* **Exercise requirements**
Below are records to return verbatim; the pictures are to be dropped.

* **Material to process**
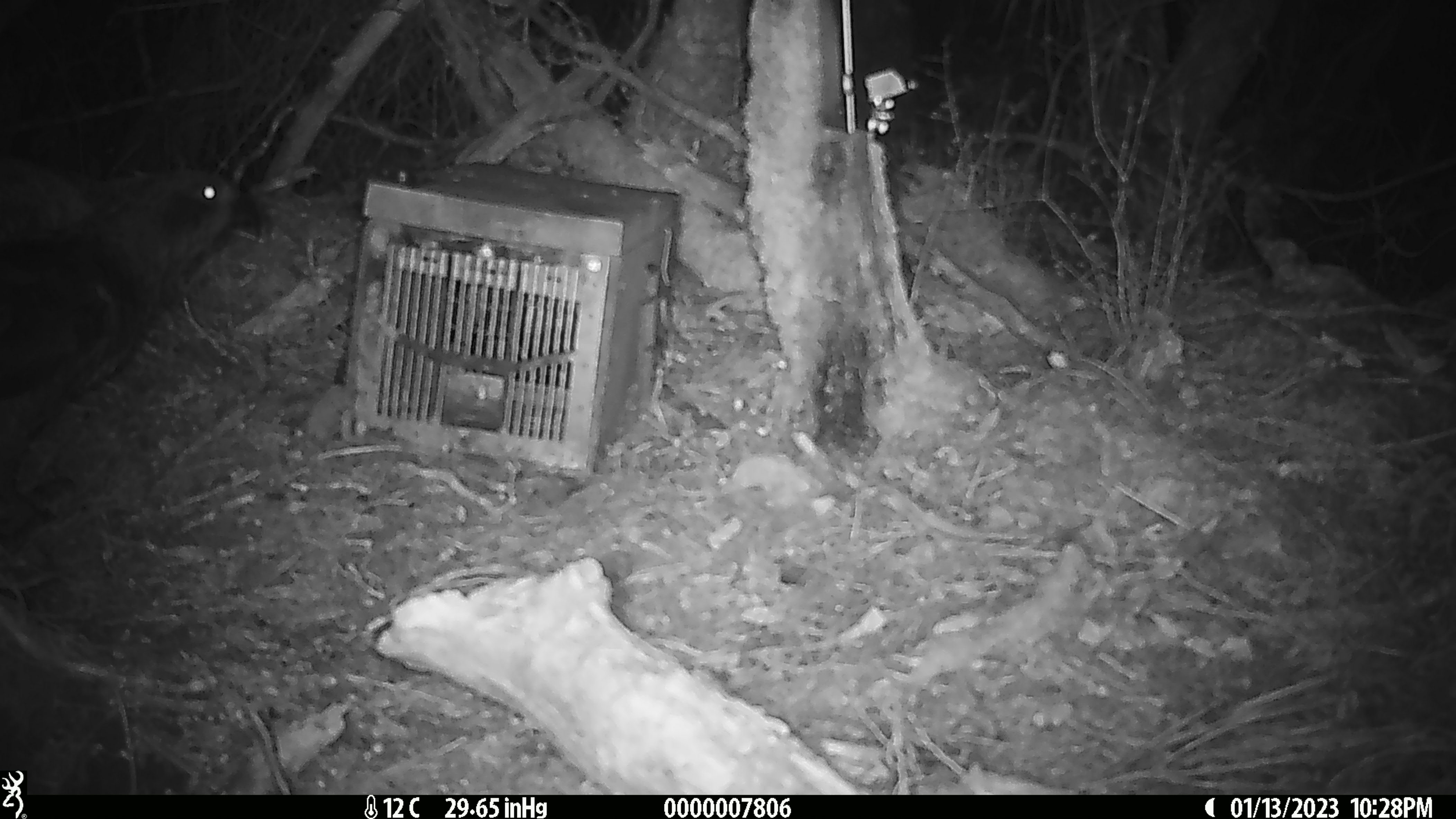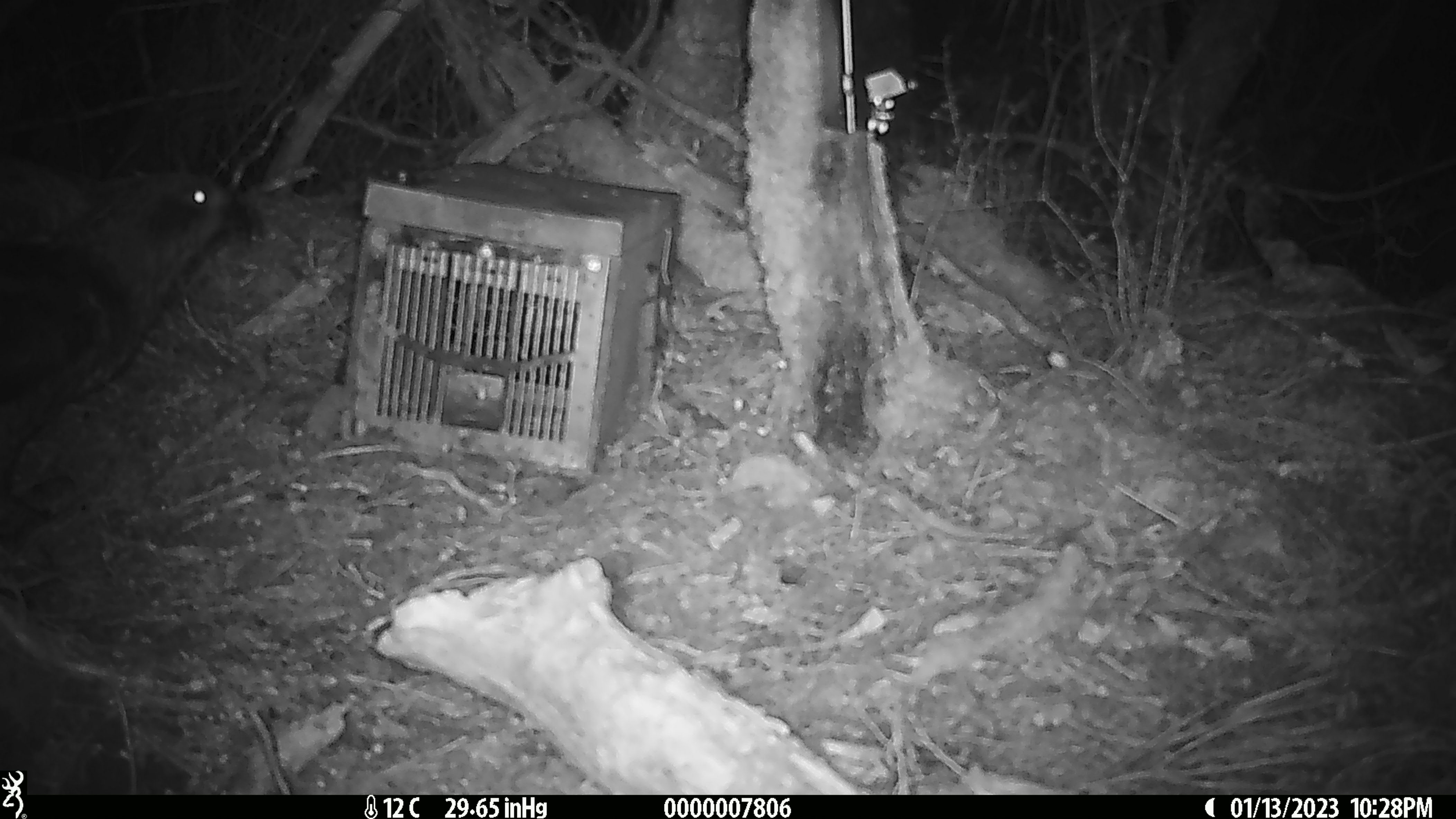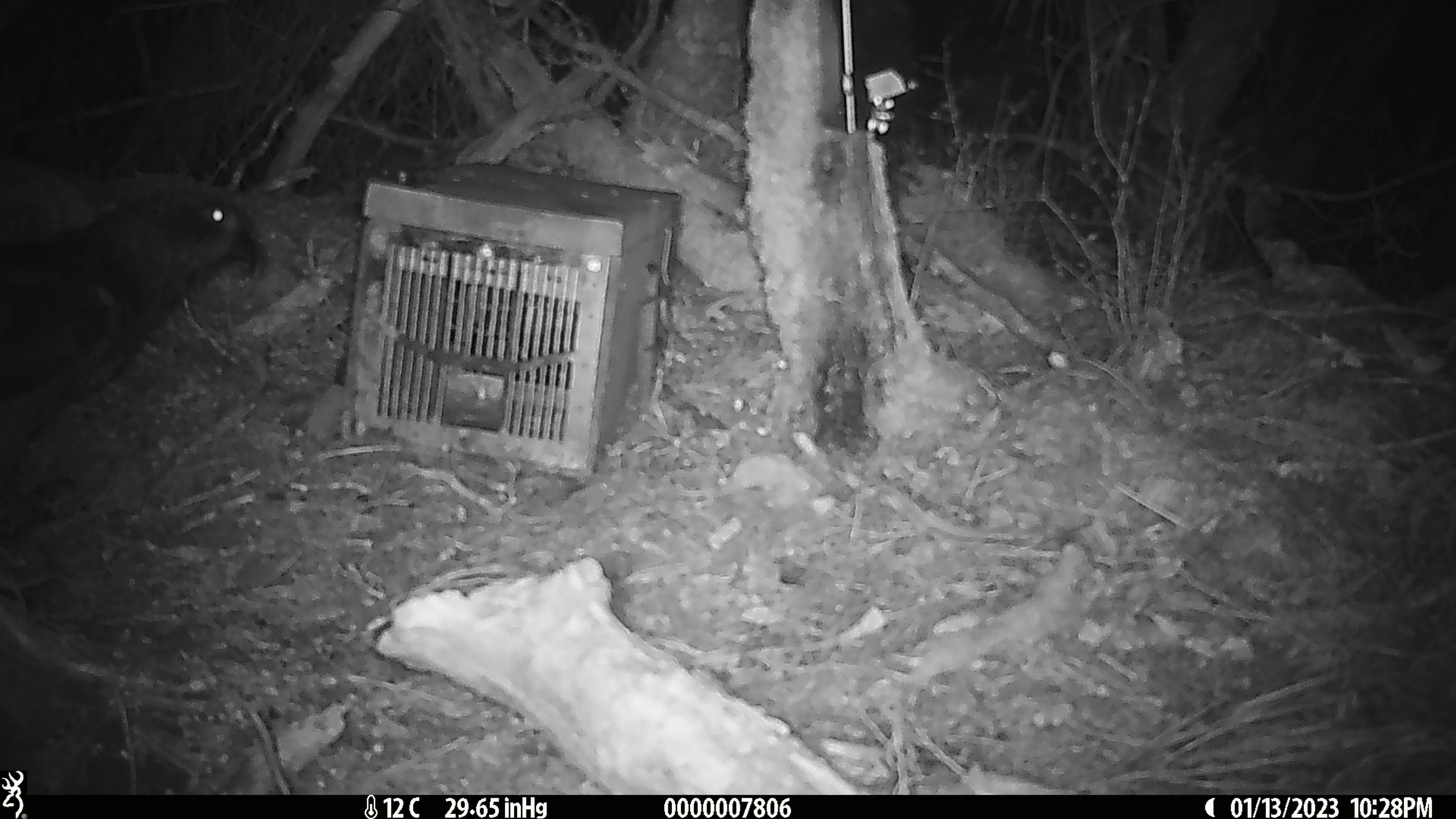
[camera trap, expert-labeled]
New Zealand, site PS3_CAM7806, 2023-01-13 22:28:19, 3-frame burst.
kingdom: Animalia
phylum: Chordata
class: Aves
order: Psittaciformes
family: Strigopidae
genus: Nestor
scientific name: Nestor notabilis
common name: kea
Kea (Nestor notabilis).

* **Answer box**
[camera trap, expert-labeled]
New Zealand, site PS3_CAM7806, 2023-01-13 22:28:19, 3-frame burst.
kingdom: Animalia
phylum: Chordata
class: Aves
order: Psittaciformes
family: Strigopidae
genus: Nestor
scientific name: Nestor notabilis
common name: kea
Kea (Nestor notabilis).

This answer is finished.